Are we about to start to play the same game in the structuring space? Let’s face it, there is far too much money to be made from slicing and dicing risk until buyers can no longer evaluate what there is and what there isn’t for the investment banking community not to want to get in there again. Trust the best of breed to lead the way.

When it all goes wrong again, and wrong it will go as sure as eggs are eggs, the banks will declare that it’s really not all their fault because all they were doing was filling investor demand for yield. Truth is, they’re not entirely wrong. And yet, the crux seems to be the disconnect as to how authorities think they are protecting themselves and their taxpayers and what those taxpayers expect to see in their savings pot when they retire.

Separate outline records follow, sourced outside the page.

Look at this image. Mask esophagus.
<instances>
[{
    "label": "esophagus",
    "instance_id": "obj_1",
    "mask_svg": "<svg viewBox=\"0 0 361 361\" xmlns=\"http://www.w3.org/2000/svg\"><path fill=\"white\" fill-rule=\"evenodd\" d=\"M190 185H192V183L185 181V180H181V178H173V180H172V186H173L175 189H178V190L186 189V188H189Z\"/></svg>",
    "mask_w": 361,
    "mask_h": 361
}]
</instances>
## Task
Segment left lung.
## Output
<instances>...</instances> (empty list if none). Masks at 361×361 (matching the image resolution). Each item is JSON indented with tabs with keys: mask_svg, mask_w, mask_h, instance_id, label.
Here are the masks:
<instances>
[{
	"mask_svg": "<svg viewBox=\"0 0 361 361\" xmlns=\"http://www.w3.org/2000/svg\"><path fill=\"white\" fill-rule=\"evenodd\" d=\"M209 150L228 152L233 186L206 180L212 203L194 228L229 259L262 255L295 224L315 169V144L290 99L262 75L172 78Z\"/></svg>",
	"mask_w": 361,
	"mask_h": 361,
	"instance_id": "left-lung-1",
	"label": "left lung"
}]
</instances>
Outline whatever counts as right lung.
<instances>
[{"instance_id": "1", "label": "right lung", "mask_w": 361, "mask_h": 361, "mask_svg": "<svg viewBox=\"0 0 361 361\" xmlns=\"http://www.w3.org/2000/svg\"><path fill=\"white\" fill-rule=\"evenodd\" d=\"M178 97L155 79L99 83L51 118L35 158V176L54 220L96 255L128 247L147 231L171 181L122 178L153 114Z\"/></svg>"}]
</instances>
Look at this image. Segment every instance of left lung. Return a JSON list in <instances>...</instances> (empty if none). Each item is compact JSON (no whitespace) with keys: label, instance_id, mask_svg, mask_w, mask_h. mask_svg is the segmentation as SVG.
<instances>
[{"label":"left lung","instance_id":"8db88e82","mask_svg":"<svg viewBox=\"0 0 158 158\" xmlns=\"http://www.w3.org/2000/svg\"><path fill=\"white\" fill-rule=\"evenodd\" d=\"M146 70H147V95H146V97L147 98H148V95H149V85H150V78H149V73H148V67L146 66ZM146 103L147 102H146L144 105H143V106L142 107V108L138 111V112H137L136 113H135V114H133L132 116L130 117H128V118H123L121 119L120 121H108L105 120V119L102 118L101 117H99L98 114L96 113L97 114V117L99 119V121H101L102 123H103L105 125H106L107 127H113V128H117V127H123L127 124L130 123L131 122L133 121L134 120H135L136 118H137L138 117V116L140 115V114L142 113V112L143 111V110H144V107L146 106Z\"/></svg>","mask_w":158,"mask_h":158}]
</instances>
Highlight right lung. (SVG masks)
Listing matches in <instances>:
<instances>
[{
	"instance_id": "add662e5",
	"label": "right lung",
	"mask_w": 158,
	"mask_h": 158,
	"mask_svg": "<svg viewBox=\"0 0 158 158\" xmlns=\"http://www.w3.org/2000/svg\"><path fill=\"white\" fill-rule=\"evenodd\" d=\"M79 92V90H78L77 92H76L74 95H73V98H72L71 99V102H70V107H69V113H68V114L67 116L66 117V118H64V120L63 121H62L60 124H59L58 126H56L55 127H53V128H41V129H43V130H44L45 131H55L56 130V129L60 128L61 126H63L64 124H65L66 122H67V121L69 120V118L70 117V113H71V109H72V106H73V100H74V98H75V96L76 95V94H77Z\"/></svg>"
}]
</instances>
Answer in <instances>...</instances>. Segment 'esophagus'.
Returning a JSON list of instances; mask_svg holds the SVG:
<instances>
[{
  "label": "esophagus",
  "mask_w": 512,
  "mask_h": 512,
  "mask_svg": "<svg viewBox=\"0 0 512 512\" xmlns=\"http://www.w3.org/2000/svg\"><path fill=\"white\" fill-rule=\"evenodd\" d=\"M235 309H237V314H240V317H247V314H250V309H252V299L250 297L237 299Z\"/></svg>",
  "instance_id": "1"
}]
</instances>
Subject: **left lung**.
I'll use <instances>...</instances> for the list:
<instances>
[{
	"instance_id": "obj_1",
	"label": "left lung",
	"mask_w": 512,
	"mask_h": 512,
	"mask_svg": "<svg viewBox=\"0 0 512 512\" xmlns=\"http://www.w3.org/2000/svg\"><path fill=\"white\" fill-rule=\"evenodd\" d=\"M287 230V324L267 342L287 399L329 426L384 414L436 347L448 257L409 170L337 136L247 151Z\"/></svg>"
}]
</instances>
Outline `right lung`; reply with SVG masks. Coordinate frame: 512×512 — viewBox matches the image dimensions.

Over the years I have seen any number of exciting new products brought to market. They find demand and sell out. The next issue is then either a little bit tighter or it engages in a little more risk. Incrementally, over time, the structure becomes ever riskier for ever less return but as P. T. Barnum already knew, there’s a sucker born every minute. That in the investment business most of those suckers have MBAs, PhDs and CFAs is neither here nor there.

Rather than running around throwing sticks into the spokes of the mainstream investment business while evidently trying to win the last war, authorities would be well served if they listened to market practitioners and heeded warnings of where risk is building up again. Putting “covered” in the title offers no guarantee.